## Data rows:
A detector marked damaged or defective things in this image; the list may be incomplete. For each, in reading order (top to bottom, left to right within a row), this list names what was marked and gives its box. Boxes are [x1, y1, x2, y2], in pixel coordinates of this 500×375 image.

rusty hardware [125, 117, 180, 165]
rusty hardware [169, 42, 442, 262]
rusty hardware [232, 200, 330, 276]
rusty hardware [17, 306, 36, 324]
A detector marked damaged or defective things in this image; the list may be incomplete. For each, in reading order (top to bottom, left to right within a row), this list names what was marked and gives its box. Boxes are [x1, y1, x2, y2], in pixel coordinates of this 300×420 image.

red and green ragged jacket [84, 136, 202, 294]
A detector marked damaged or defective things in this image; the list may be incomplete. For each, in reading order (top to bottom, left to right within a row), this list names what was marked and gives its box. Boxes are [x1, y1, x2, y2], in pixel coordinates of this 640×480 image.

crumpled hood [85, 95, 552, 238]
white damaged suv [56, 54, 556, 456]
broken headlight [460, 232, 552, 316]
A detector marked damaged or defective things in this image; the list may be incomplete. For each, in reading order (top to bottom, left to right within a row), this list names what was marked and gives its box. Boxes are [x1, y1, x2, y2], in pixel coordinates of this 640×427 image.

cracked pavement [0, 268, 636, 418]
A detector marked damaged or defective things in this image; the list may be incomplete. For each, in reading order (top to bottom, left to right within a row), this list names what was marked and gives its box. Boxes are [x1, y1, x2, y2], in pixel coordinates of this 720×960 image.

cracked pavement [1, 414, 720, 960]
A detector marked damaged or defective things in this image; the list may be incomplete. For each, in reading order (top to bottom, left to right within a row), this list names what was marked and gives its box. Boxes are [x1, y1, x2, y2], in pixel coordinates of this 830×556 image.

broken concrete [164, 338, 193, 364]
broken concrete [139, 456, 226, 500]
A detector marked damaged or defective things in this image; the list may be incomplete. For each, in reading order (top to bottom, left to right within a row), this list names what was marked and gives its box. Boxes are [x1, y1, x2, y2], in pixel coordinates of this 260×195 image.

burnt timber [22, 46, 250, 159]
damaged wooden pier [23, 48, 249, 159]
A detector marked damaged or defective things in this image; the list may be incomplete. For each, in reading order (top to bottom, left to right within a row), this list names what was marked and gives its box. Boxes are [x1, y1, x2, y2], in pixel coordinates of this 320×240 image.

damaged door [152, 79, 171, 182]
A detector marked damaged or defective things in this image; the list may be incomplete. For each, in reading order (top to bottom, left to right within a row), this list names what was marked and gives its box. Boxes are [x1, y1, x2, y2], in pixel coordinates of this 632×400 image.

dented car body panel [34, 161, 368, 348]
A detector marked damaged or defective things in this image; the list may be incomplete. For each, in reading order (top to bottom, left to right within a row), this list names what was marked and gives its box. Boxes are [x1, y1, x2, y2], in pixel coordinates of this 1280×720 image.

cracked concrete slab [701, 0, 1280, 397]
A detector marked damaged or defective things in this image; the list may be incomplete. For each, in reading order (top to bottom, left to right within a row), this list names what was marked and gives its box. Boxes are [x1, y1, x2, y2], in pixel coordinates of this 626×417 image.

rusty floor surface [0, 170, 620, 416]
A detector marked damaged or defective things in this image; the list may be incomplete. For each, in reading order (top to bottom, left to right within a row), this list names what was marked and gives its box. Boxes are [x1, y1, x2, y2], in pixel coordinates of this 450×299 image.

## Written exercise:
Reproduce verbatim the lines of the material above, from the line that contains "this 1280×720 image." through the last line of the material, both ends included.

## Worked answer:
A detector marked damaged or defective things in this image; the list may be incomplete. For each, in reading order (top to bottom, left to right within a row), this list names what was marked and gives its box. Boxes are [x1, y1, x2, y2], in pixel coordinates of this 1280×720 image.

cracked concrete slab [701, 0, 1280, 397]
A detector marked damaged or defective things in this image; the list may be incomplete. For each, in reading order (top to bottom, left to right within a row), this list names what was marked and gives its box. Boxes are [x1, y1, x2, y2], in pixel coordinates of this 626×417 image.

rusty floor surface [0, 170, 620, 416]
A detector marked damaged or defective things in this image; the list may be incomplete. For each, in reading order (top to bottom, left to right within a row), this list names what was marked and gives its box. Boxes are [x1, y1, x2, y2], in pixel coordinates of this 450×299 image.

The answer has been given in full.